- WHAT IS BEING ASKED:
Exactly repeat the full listing that follows.

- STUDY MATERIAL:
▽
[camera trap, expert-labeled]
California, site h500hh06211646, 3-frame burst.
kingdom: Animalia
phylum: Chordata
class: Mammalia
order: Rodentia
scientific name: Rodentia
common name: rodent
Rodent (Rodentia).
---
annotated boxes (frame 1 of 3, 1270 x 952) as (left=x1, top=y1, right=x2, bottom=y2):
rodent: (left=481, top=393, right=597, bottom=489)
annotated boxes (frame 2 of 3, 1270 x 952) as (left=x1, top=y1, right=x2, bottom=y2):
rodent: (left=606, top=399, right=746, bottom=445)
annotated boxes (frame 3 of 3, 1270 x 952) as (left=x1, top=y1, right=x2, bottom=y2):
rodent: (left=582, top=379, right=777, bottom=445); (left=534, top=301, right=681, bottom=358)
△
- ANSWER SECTION:
[camera trap, expert-labeled]
California, site h500hh06211646, 3-frame burst.
kingdom: Animalia
phylum: Chordata
class: Mammalia
order: Rodentia
scientific name: Rodentia
common name: rodent
Rodent (Rodentia).
---
annotated boxes (frame 1 of 3, 1270 x 952) as (left=x1, top=y1, right=x2, bottom=y2):
rodent: (left=481, top=393, right=597, bottom=489)
annotated boxes (frame 2 of 3, 1270 x 952) as (left=x1, top=y1, right=x2, bottom=y2):
rodent: (left=606, top=399, right=746, bottom=445)
annotated boxes (frame 3 of 3, 1270 x 952) as (left=x1, top=y1, right=x2, bottom=y2):
rodent: (left=582, top=379, right=777, bottom=445); (left=534, top=301, right=681, bottom=358)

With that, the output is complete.